The Loss Function shows how wrong the prediction is versus actual. Lets see the error rate along different values of $a$ , considering $b$ as constant.

b=22000.

mse_list=np.empty(shape=(2,0))

for a in range(124112,154112):
    A=tensor([a,b])
    Y_test=X@A
    mse_val=mse(Y,Y_test)
    mse_np=np.array([a,mse_val]).reshape([2,1])
    mse_list=np.append(mse_list,mse_np,axis=1)

fig = plt.figure()
plt.plot(mse_list[0,:],mse_list[1,:])
plt.xlabel('a')
plt.ylabel('Error')

Text(0,0.5,'Error')

Now, we can see the value of Error. We can also relate that the value gets towards 0 as we reach an optimum value for $a$ .

Loss Function Vs Iterations

Now, lets look how the value of loss goes for this iterations of gradient descent.

def update():
    Y_hat = X@A
    loss = mse(Y,Y_hat)
    if t %10 ==0: print(loss)
    loss.backward()
    with torch.no_grad():
        A.sub_(lr * A.grad)
        A.grad.zero_()
    return loss

A =nn.Parameter(tensor(-1000.,2))
a_values=np.empty(shape=(2,0))
losses=np.empty(shape=(2,0))
for t in range(100):
    loss=update()
    loss_np=np.array([t,loss]).reshape([2,1])
    losses=np.append(losses,loss_np,axis=1)
    a_np=np.array([A[0],mse(Y,X@A)]).reshape([2,1])
    a_values=np.append(a_values,loss_np,axis=1)

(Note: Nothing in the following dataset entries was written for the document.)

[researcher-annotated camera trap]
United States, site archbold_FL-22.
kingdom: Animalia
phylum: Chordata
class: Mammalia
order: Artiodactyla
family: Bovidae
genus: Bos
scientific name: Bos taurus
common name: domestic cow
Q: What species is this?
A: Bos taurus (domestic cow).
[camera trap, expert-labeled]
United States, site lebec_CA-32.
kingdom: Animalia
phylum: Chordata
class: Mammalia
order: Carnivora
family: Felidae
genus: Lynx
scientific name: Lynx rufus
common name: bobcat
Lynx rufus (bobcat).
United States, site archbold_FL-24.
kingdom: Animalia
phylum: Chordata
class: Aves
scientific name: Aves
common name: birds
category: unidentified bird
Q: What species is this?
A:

tensor(1.1503e+10, grad_fn=<MeanBackward1>)
tensor(2.2840e+09, grad_fn=<MeanBackward1>)
tensor(1.1763e+09, grad_fn=<MeanBackward1>)
tensor(9.3902e+08, grad_fn=<MeanBackward1>)
tensor(8.8605e+08, grad_fn=<MeanBackward1>)
tensor(8.7420e+08, grad_fn=<MeanBackward1>)
tensor(8.7155e+08, grad_fn=<MeanBackward1>)
tensor(8.7095e+08, grad_fn=<MeanBackward1>)
tensor(8.7082e+08, grad_fn=<MeanBackward1>)
tensor(8.7079e+08, grad_fn=<MeanBackward1>)

fig = plt.figure()
plt.plot(losses[0,:99],losses[1,:99])
plt.xlabel('Iterations')
plt.ylabel('Error')

Text(0,0.5,'Error')

Now, We could see that the Cost or Error reduces as the number of iterations increase. After a point, we no longer see a decrease in error rate. This error is due to the anonymity.

Note The post is mainly inspired from the Fast AI course.